Transcriptome classification reveals molecular subtypes in psoriasis

Abstract

Background: Psoriasis is an immune-mediated disease characterised by chronically elevated pro-inflammatory cytokine levels, leading to aberrant keratinocyte proliferation and differentiation. Although certain clinical phenotypes, such as plaque psoriasis, are well defined, it is currently unclear whether there are molecular subtypes that might impact on prognosis or treatment outcomes.

Results: We present a pipeline for patient stratification through a comprehensive analysis of gene expression in paired lesional and non-lesional psoriatic tissue samples, compared with controls, to establish differences in RNA expression patterns across all tissue types. Ensembles of decision tree predictors were employed to cluster psoriatic samples on the basis of gene expression patterns and reveal gene expression signatures that best discriminate molecular disease subtypes. This multi-stage procedure was applied to several published psoriasis studies and a comparison of gene expression patterns across datasets was performed.
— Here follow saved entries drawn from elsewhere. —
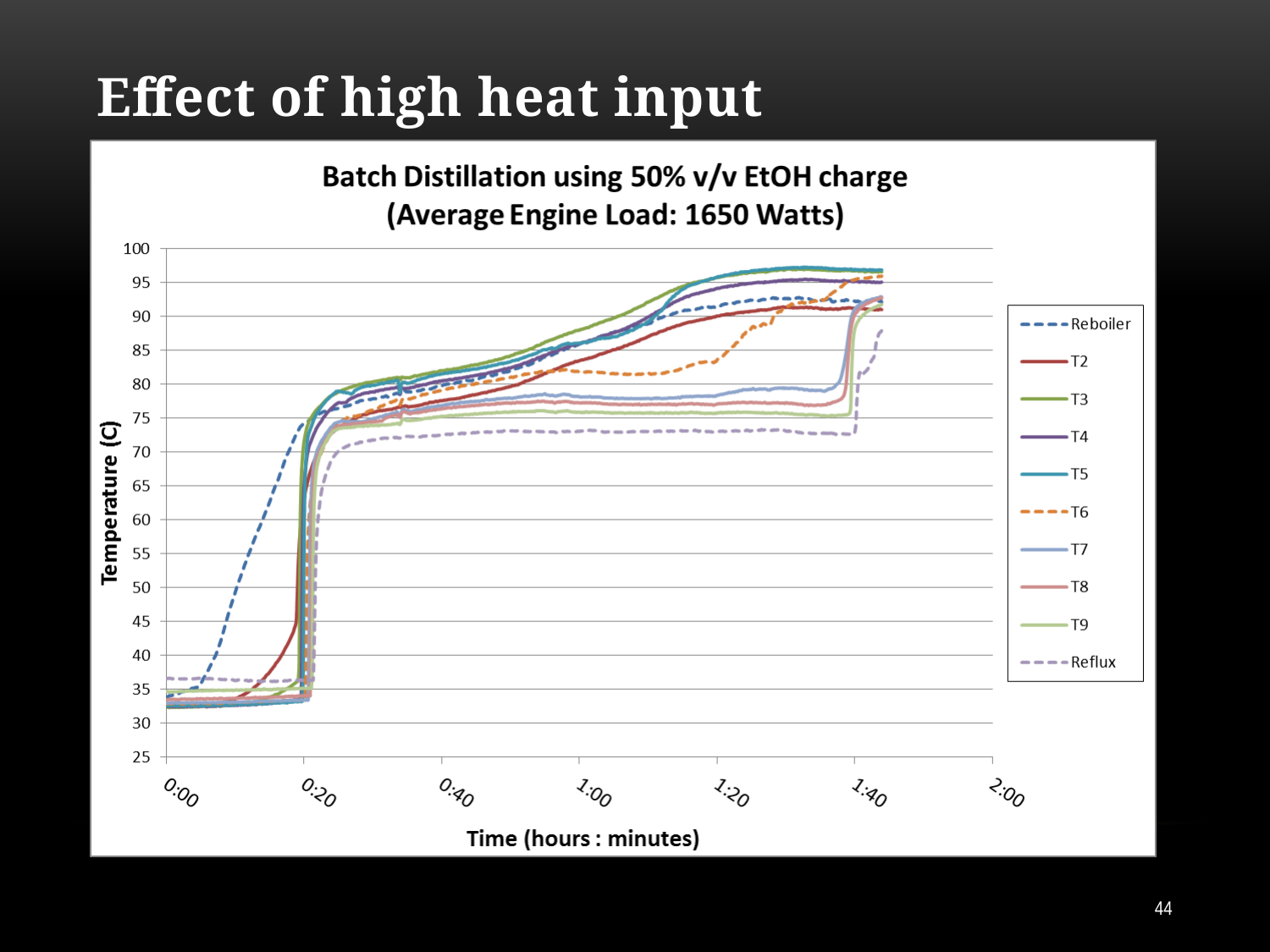
How many series does the legend list? 10 Is the T6 value at 1:10 greater or less than 85? less At 1:00, which is higher, the Reboiler or the Reflux temperature? Reboiler Is the Reflux value at 1:00 greater or less than 75? less Is the T3 value at 1:20 greater or less than 90? greater What is the label of the vertical axis? Temperature (C) Which series has the lowest temperature at 1:00? Reflux Does the T3 temperature generally rise or fall from 0:00 to 1:40? rise What kind of chart is shown on the slide? line chart What is the title of the chart? Batch Distillation using 50% v/v EtOH charge (Average Engine Load: 1650 Watts)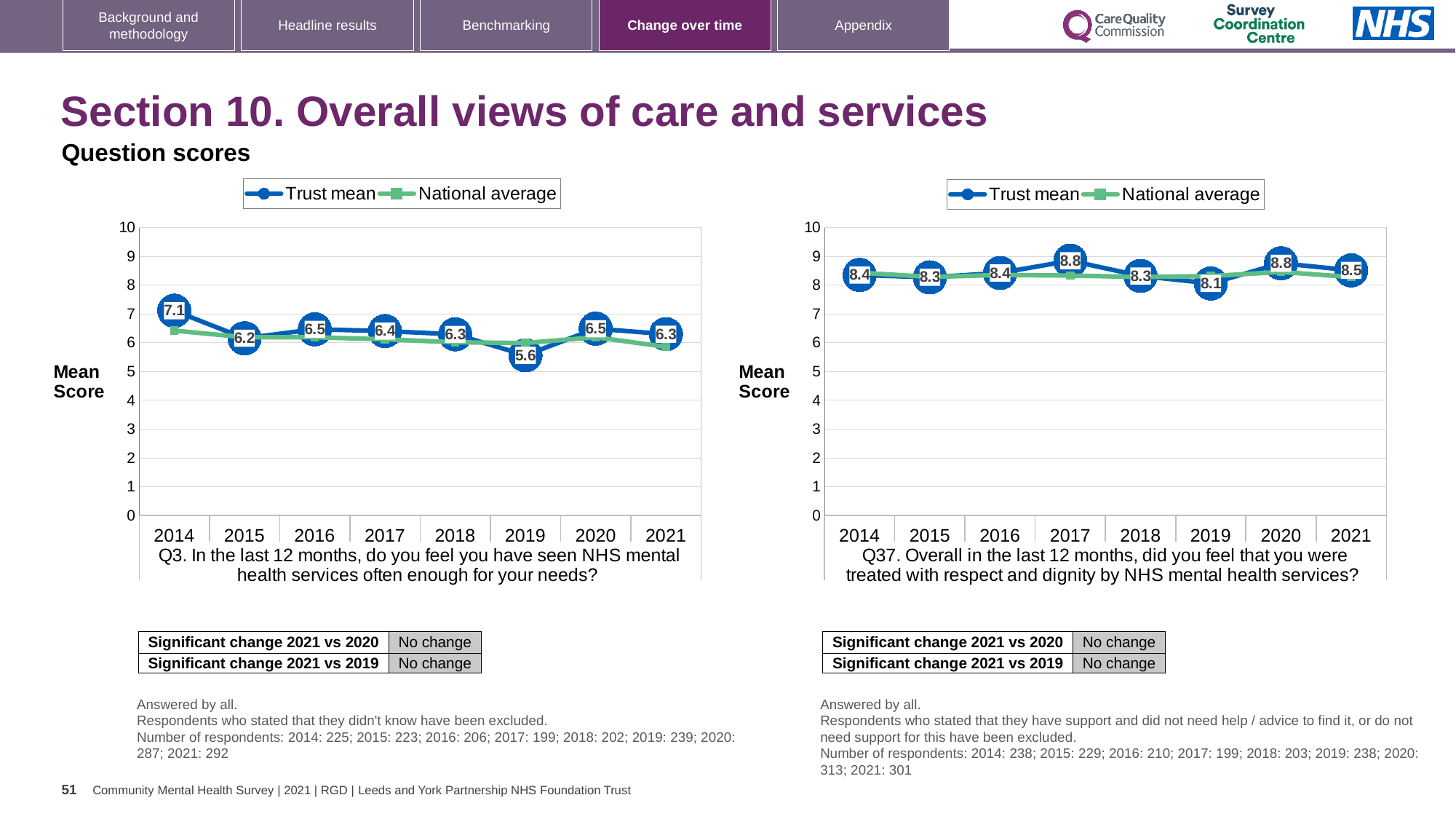
On the left chart (Q3), which year has the highest Trust mean? 2014 On the left chart (Q3), what is the difference between the Trust mean in 2014 and in 2021? 0.8 On the left chart (Q3), what is the Trust mean for 2014? 7.1 On the right chart (Q37), what is the Trust mean for 2021? 8.5 On the right chart (Q37), how many years are shown on the x axis? 8 On the left chart (Q3), which year has the lowest Trust mean? 2019 On the right chart (Q37), what is the Trust mean for 2017? 8.8 On the right chart (Q37), which year has the lowest Trust mean? 2019 On the left chart (Q3), what is the Trust mean for 2019? 5.6 How many series does the legend of the left chart (Q3) list? 2 What type of chart is the right chart (Q37)? Line chart On the right chart (Q37), is the Trust mean for 2020 larger or smaller than the Trust mean for 2019? larger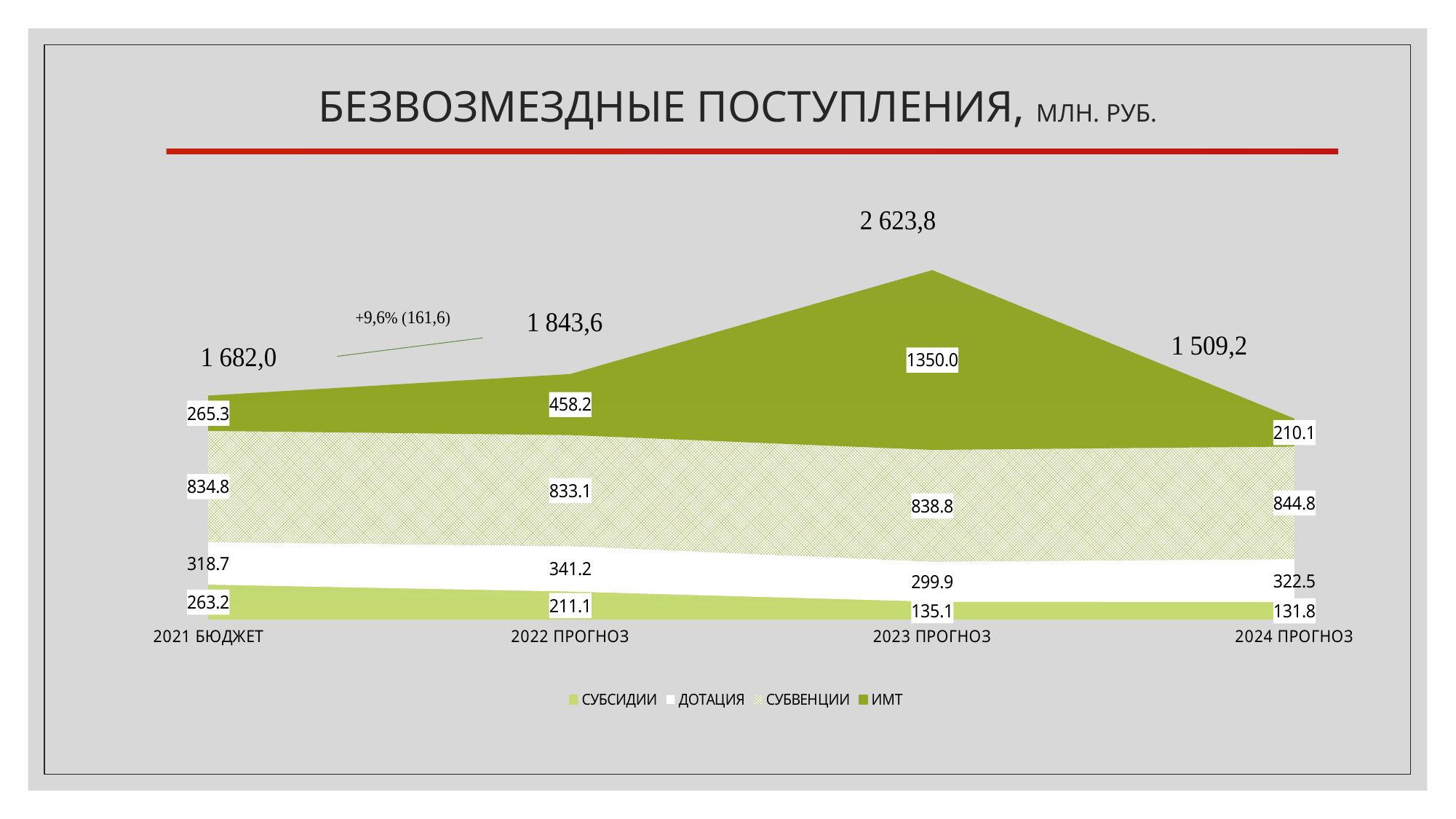
What is the value of СУБВЕНЦИИ for 2022 ПРОГНОЗ? 833.1 What is the value of ИМТ for 2023 ПРОГНОЗ? 1350.0 In which year is the value of ИМТ highest? 2023 ПРОГНОЗ How many categories are shown on the x axis? 4 How many series does the legend list? 4 What is the value of ДОТАЦИЯ for 2024 ПРОГНОЗ? 322.5 Does the value of СУБСИДИИ rise or fall from 2021 БЮДЖЕТ to 2024 ПРОГНОЗ? fall In which year is the value of СУБСИДИИ lowest? 2024 ПРОГНОЗ What is the difference between the ИМТ values for 2022 ПРОГНОЗ and 2021 БЮДЖЕТ? 192.9 What is the value of СУБСИДИИ for 2021 БЮДЖЕТ? 263.2 What is the total of all series for 2023 ПРОГНОЗ? 2 623,8 Which is larger: ДОТАЦИЯ for 2022 ПРОГНОЗ or ДОТАЦИЯ for 2023 ПРОГНОЗ? 2022 ПРОГНОЗ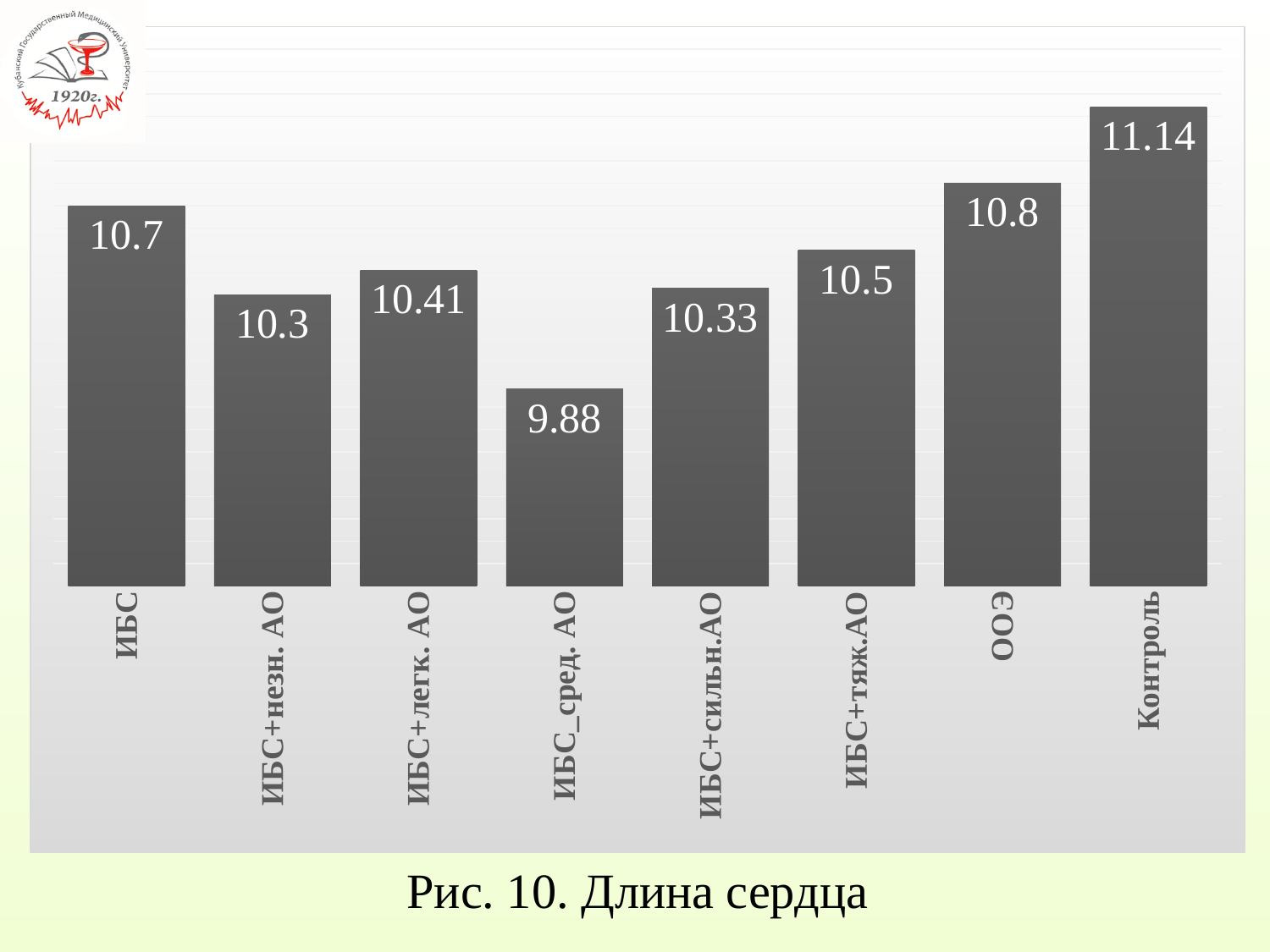
Which is larger, the value for ИБС+легк. АО or the value for ИБС+сильн.АО? ИБС+легк. АО What is the value for ИБС? 10.7 What is the value for ИБС_сред. АО? 9.88 What is the value for Контроль? 11.14 What is the difference between the values for Контроль and ИБС_сред. АО? 1.26 What kind of chart is shown on the slide? Bar chart How many categories are shown in the chart? 8 Which category has the highest value? Контроль What is the caption of the chart? Рис. 10. Длина сердца What is the value for ИБС+тяж.АО? 10.5 Which category has the lowest value? ИБС_сред. АО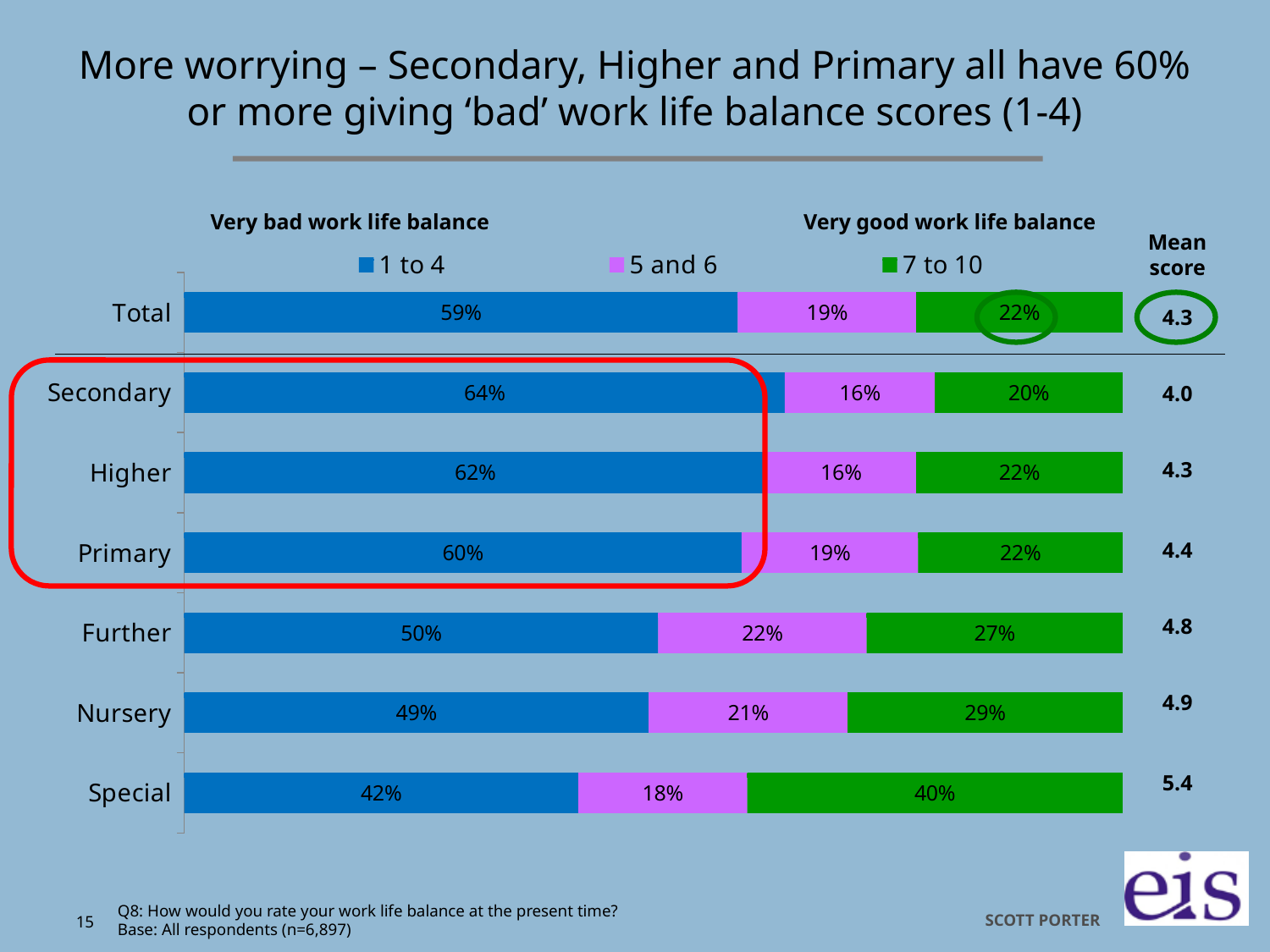
What percentage of Secondary respondents gave a score of 1 to 4? 64% What kind of chart is shown on the slide? Stacked bar chart What is the total of the Nursery bar? 99% Which is larger: the '7 to 10' value for Nursery or for Further? Nursery How many categories are shown on the chart? 7 What is the '5 and 6' value for Further? 22% Which category has the highest '1 to 4' percentage? Secondary What is the difference between the '1 to 4' percentages for Secondary and Special? 22% What percentage of Special respondents gave a score of 7 to 10? 40% What is the mean score shown for Special? 5.4 Which category has the lowest '7 to 10' percentage? Secondary How many series does the legend list? 3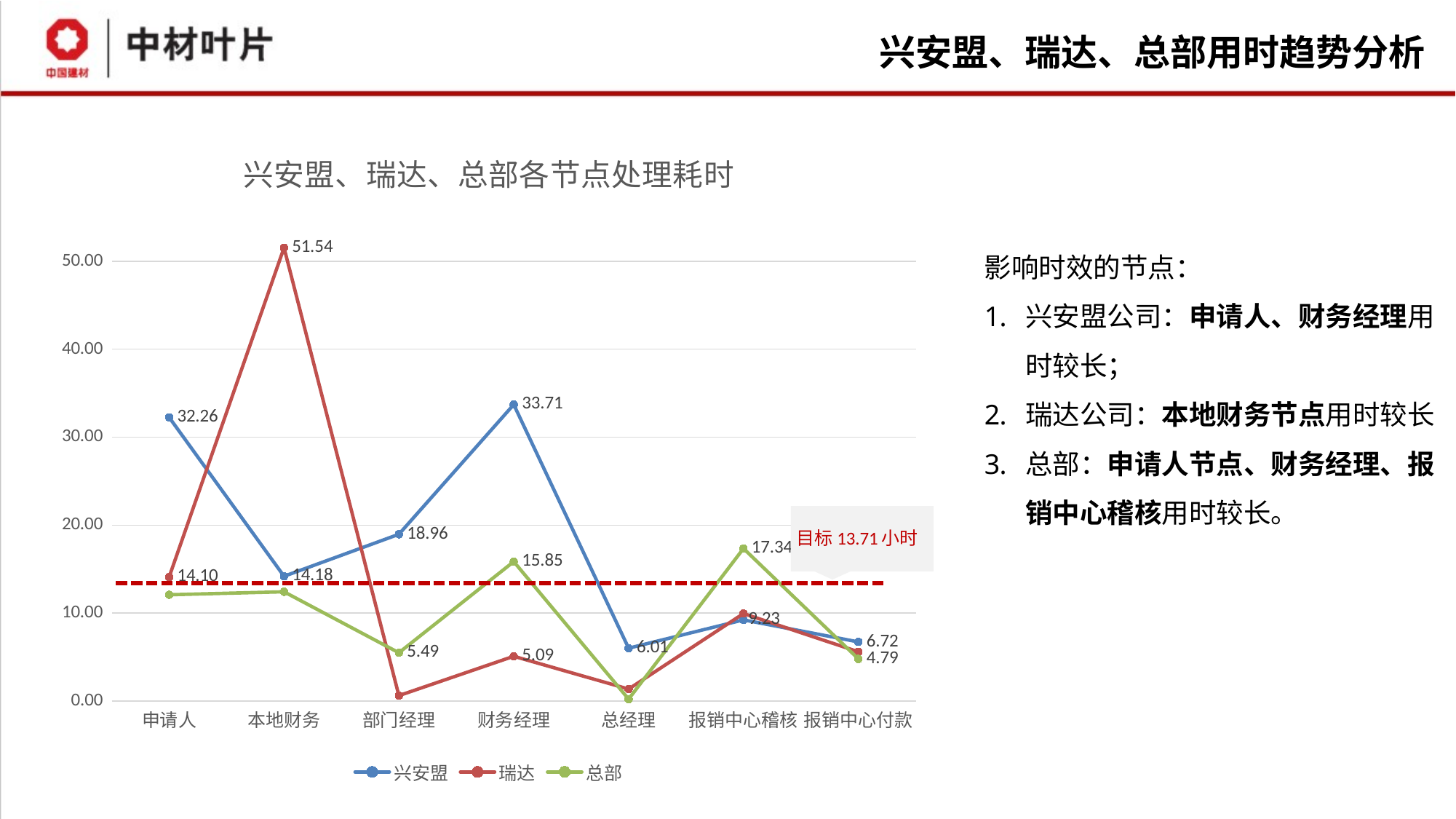
How many series does the legend list? 3 Is the value for 总部 at the 申请人 node greater or less than 20.00? less What is the value for 瑞达 at the 本地财务 node? 51.54 How many nodes (categories) are shown on the x axis? 7 What is the value for 总部 at the 部门经理 node? 5.49 At the 申请人 node, which series has the larger value, 兴安盟 or 瑞达? 兴安盟 At which node does the 兴安盟 series reach its highest value? 财务经理 What is the difference between the 兴安盟 values at 财务经理 and 部门经理? 14.75 What is the value for 兴安盟 at the 申请人 node? 32.26 What is the value for 总部 at the 报销中心稽核 node? 17.34 What type of chart is shown on the slide? line chart At which node does the 瑞达 series reach its highest value? 本地财务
Conclusion: Overall, classification of psoriasis gene expression patterns revealed distinct molecular sub-groups within the clinical phenotype of plaque psoriasis. Enrichment for TGFb and ErbB signaling pathways, noted in one of the two psoriasis subgroups, suggested that this group may be more amenable to therapies targeting these pathways. Our study highlights the potential biological relevance of using ensemble decision tree predictors to determine molecular disease subtypes, in what may initially appear to be a homogenous clinical group. The R code used in this paper is available upon request.

Figure 1

Pipeline for patient stratification. For further details on related methodology, please see main text.

Figure 2

Differential gene expression in lesional (PP), non-lesional (PN) and normal (NN) skin tissue. Gene expression was analysed to reveal probe sets that were differentially expressed between pairwise comparisons of PP, PN and NN tissue groups. (A) The Venn diagram shows the number of probe sets identified in each of the three differential analyses performed. Probe sets common to all three pairwise comparisons were 228 (206 genes). (B) Microarray analysis of 108 skin tissue samples (in columns) for 206 genes (in rows) common to all tissue types, identified through differential expression analysis. Tissues have been grouped according to disease phenotype (normal NN, non-lesional PN and lesional PP) and heatmap colours indicate z-score of each gene expression value against the mean of corresponding normal values, (green: decreased expression, red: increased expression, inset). Similarity of gene expression vectors across all samples is represented by the dendrogram on the left. (C) Principal Component Analysis to suggest sample clustering across skin types according to gene expression patterns. Good separation of inflamed (PP) and non-inflamed (PN, NN) tissues was observed, indicating a progression from normal (red) to lesional skin (blue) through the non-lesional cases (green).

Figure 3

Informative genes for the classification of skin samples in lesional and non-lesional classes (PP and PN, respectively). Gini Index (GI) was used to generate a variable importance measure and provide an estimate of feature (gene) relevance to disease state. The five most important genes in determining disease classes were IL1F7, C7orf59, AQP9, BTC and TUFT1.

Figure 4

A multidimensional scaling (MDS) plot to illustrate the molecular grouping of samples. A dissimilarity matrix in random forest is constructed through the use of synthetic data drawn from the distribution of psoriatic samples (see Methods). Patients are clustered according to these dissimilarities and two distinct psoriatic groups are identified, PP01 (green) and PP02 (purple). All lesional samples (PP) cluster away from both normal (NN) and non-lesional (PN) tissue samples, in accordance to observations in figure 2c.

Figure 5

Genes identified as most informative through RF classification of skin tissues in four molecular groups (NN, PN, PP01 and PP02). Gini Index (GI) was used as variable importance measure for estimating the discriminative power of relevant features (genes) and, consequently, their relevance to disease state. The five most important genes in determining disease classes were BTC, CNFN, C20orf11, BUB3 and IL1F7. Genes with related annotation are listed in Table 1.

Figure 6

Graphical representation to illustrate the relation between 43 highly discriminative genes and disease sub-groups. Contributions shown according to Gini Index, calculated from random forest classification. The four skin-types (PP01: light blue, NN: green, PP02: blue, PN: light green) followed by relevant genes are arranged clockwise. Skin groups and genes are ordered according to shared pairing links.

Figure 7

Text mining results for validation process according to the literature. Co-occurrence of gene names with disease-related terms, such as”psoriasis”, “NK cells”, “T cells”, “immune response”, “Wnt signaling pathway”, “Notch signalling pathway”, “TGF – beta signaling pathway” and “ErbB signaling pathway” was searched in Pubmed abstracts through PubMatrix.